Kaynak Metin
######

Uzm. Klinik Psk. Kadıoğlu başkaları tarafından kabul görmemek, terk edilmek, baskı altında kalmak, stresli yaşam olaylarına maruz kalmak ve toplumsal işlevselliğin bozulması gibi sebeplerin atipik depresyona neden olabileceğini belirtti. Kadıoğlu, “Yaşamda stresin ve hızlı tüketimin giderek artması, ilişkilerde sabır ve toleransın düşmesiyle birlikte tatmin duygusu giderek azalmaktadır. Seçeneğin çok olması, kaynakların sınırsız kullanımı seçimler konusunda kararsızlığa neden olabilir ve ilgi/beğeniyi sürdürmeyi zorlaştırabilir. Bu da kişilerin karşısına genellikle odaklanma problemi, mutsuzluk, ilgi-istek kaybı olarak çıkabilir. Bunların sürekli tekrarı uzun dönemde depresyon artışına neden olabilir” diye konuştu.

######

Verilen Bilgiler
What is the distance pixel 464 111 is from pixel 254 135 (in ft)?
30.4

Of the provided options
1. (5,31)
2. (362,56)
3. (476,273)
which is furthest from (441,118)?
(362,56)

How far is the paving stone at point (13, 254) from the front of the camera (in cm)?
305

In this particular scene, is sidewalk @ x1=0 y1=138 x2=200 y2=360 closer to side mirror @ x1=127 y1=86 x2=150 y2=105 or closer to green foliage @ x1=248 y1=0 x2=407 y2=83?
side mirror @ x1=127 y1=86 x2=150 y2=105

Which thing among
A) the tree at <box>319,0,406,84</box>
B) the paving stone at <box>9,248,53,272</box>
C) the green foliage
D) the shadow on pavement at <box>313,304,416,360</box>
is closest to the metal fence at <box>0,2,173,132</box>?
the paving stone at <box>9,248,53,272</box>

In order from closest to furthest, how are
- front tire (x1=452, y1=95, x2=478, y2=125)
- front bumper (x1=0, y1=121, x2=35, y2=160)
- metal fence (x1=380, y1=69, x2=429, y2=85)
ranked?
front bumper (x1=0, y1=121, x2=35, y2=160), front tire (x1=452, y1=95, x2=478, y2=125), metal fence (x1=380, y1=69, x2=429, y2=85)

######

Sorular ve Görevler
[1] Atipik depresyon metnine göre seçeneklerin çok olması ve kaynakların sınırsız kullanılması neye yol açabilir?
[2] Atipik depresyon metninin devamını yazın.
Kayıtlara bakmanıza gerek yok.

Cevaplar
[1] Seçimler konusunda kararsızlığa yol açabilir ve ilgiyi ya da beğeniyi sürdürmeyi zorlaştırabilir.

[2]
İŞTAHTA ARTIŞ, SÜREKLİ UYKU, ODAKLANAMAMA GÖRÜLEBİLİR

Uzm. Klinik Psk. Kadıoğlu, gülümseyen depresyon belirtilerini ise şu şekilde sıraladı:

“İştahta aşırı artış ve kilo alma, sürekli uykulu hissetme, günlük yaşamda keyif aldığı şeylerden eskisi kadar keyif almama, odaklanma problemleri, genellikle kollarda ve bacaklarda ağırlaşma, toplumdan izole olmaya çalışma, reddedilmeye aşırı duyarlı olma gibi belirtiler gösterebilirler. Atipik depresyondan bahsedilebilmemiz için bu belirtilerin en az 2 hafta boyunca devam etmesi gerekir.”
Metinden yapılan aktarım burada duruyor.